I'm throwing a tantrum to rival any 2 year old's, when I feel Malachi's hand on my leg.

"It's ok. Please don't be sad, Mom. When you are sad, I am sad too." He runs out to the car to tell Dad I am crying.


I spew at Michael on the ride to church, searching for a reason to make this his fault, while Malachi tries to pray over the sound of my voice: "Help Mom to feel better. It's ok. Everybody makes mistakes."

We walk into church and my friend Abby comments on my cute heels. I tell her I sold my sanity to wear these heels today.  Somebody else comments on my cute outfit, and I think, if you only knew what went on behind the scenes.

And then I think, isn't that how all our stories go?

Isn't every day a fight to accept grace, to be gentle with ourselves, to pat ourselves on the arm like Malachi did to my leg and say, "It's ok. Everybody makes mistakes. Please be kind to yourself."


The sermon is about Herod, and how his fear of losing control keeps him from experiencing the miracle of the Jesus baby.

But my sermon this morning is the spoon in the Vita-Mix.

I can't help it.

My natural trajectory is to try and control things, to earn love, to be qualified, to deserve grace because I have it all together. I labor to keep my impossible to keep expectations for myself, and I shame myself when I fail.

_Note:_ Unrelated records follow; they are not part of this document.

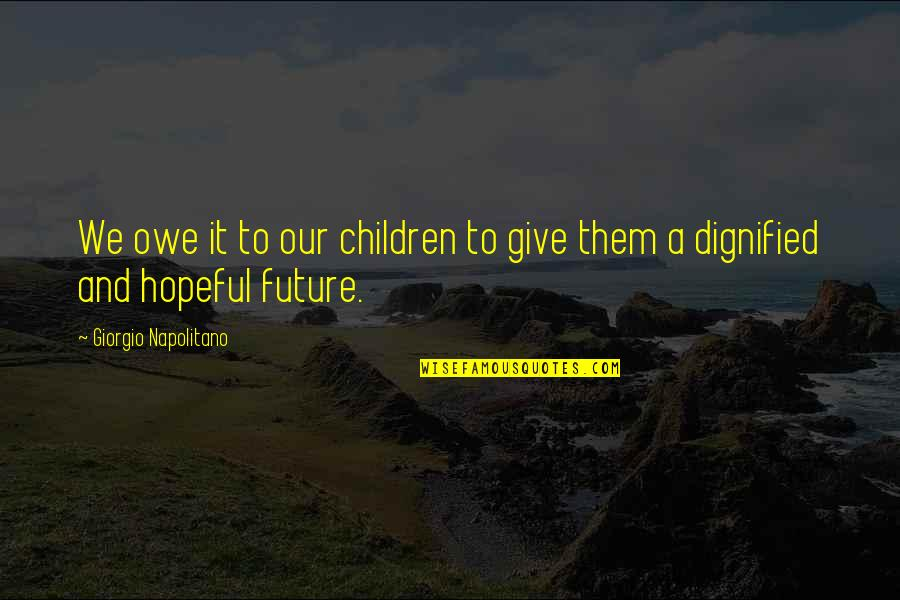 Blatherard Quotes By Giorgio Napolitano: We owe it to our children to give
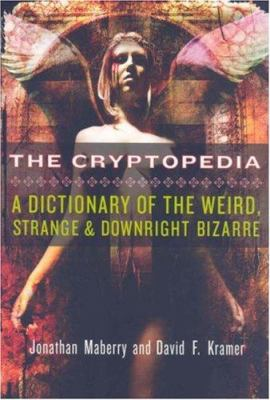 The Cryptopedia: A Dictionary of the Weird, Strange, and Downright Bizarre 9780806528199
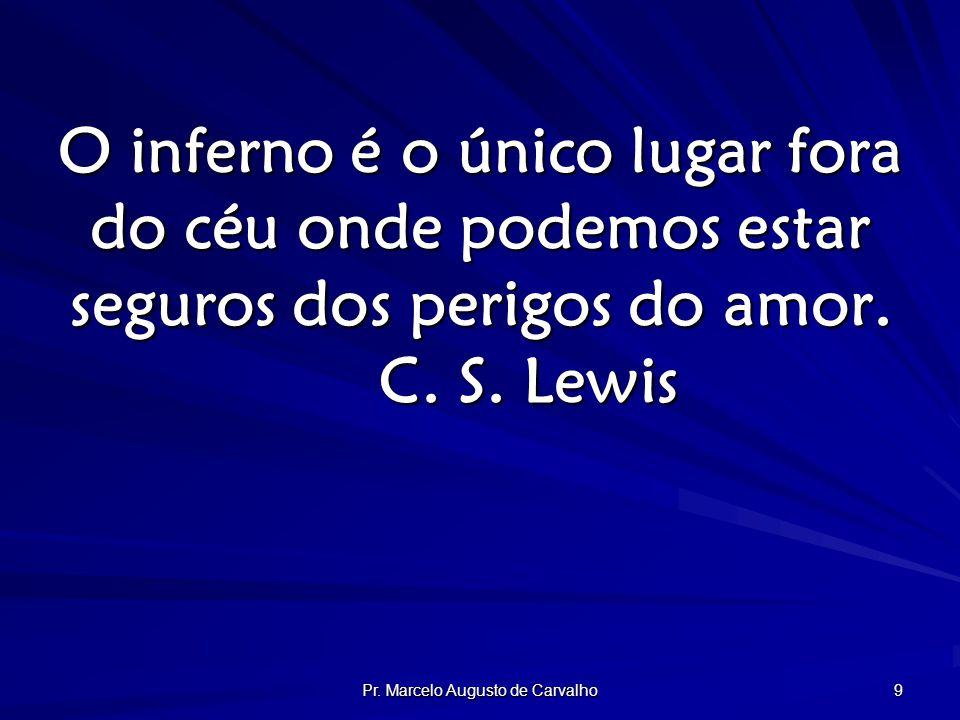 Pr. Marcelo Augusto de Carvalho 9 O inferno é o único lugar fora do céu onde podemos estar seguros dos perigos do amor. C. S. Lewis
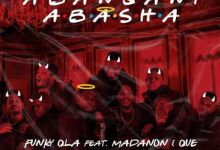 "Funky Qla releases ""Abangani Abasha"" featuring Madanon & Que"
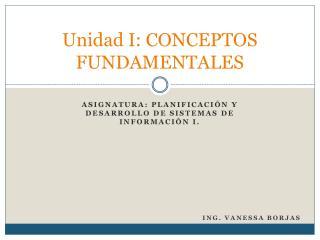 Unidad I: CONCEPTOS FUNDAMENTALES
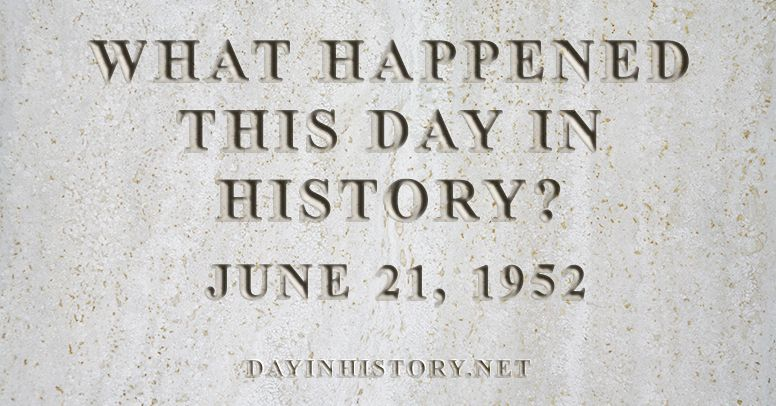 What happened this day in history June 21, 1952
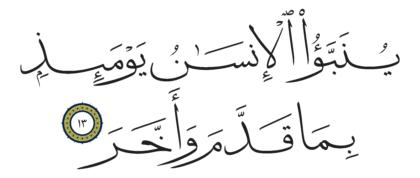 Al-Qiyâmah 75, 13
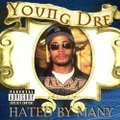 Young Dre / Hated By Many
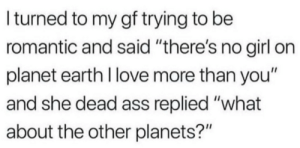 "planet earth: I turned to my gf trying to be  romantic and said ""there's no girl on  planet earth I love more than you""  and she dead ass replied ""what  about the other planets?"""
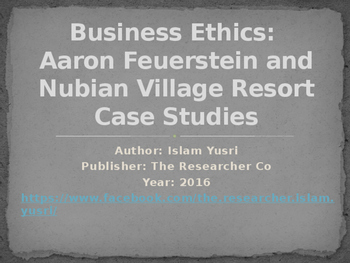 Business Ethics: Aaron Feuerstein and Nubian Village Reso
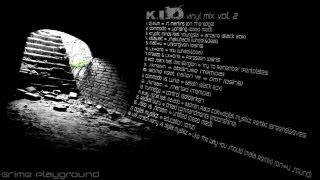 K.I.D - Grime Playground Vinyl Mix vol. 2.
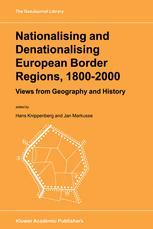Nationalising and Denationalising European Border Regions, 1800–2000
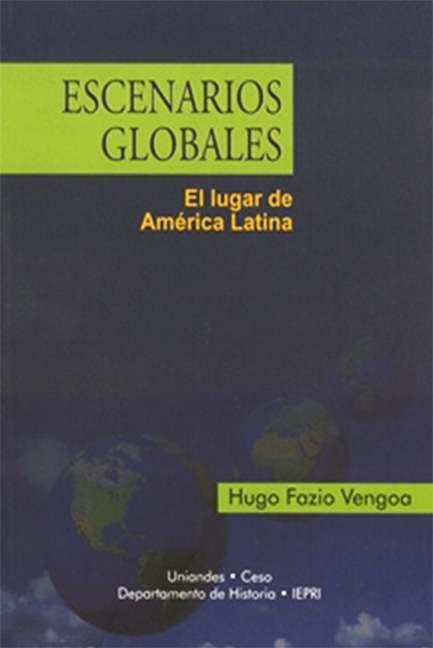 Escenarios globales. El lugar de América Latina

Left to myself, I will always default to this path. I think about my thought process this morning: "I deserve a Mocaccino because it's been a hard week.  I deserve a nice blender because I had a house fire."

So if I had a good week, I don't deserve a Mocaccino? If I didn't have a house fire, I wouldn't have a good enough reason to invest in a nice blender?

What about grace?


If the spoon hadn't broken, I wouldn't have needed grace.

I would have worn my cute outfit, drank my Moccacino, and click click clicked my heels into church, stepping right back on the path of self-sufficiency.

The longer I am allowed to walk without falling on my knees, the farther I journey in the wrong direction. 

And when I fall, it's not failure. It's a chance to throw up my hands and laugh and cry out, "How fascinating! Things look different from down here. I wonder what there is to learn?"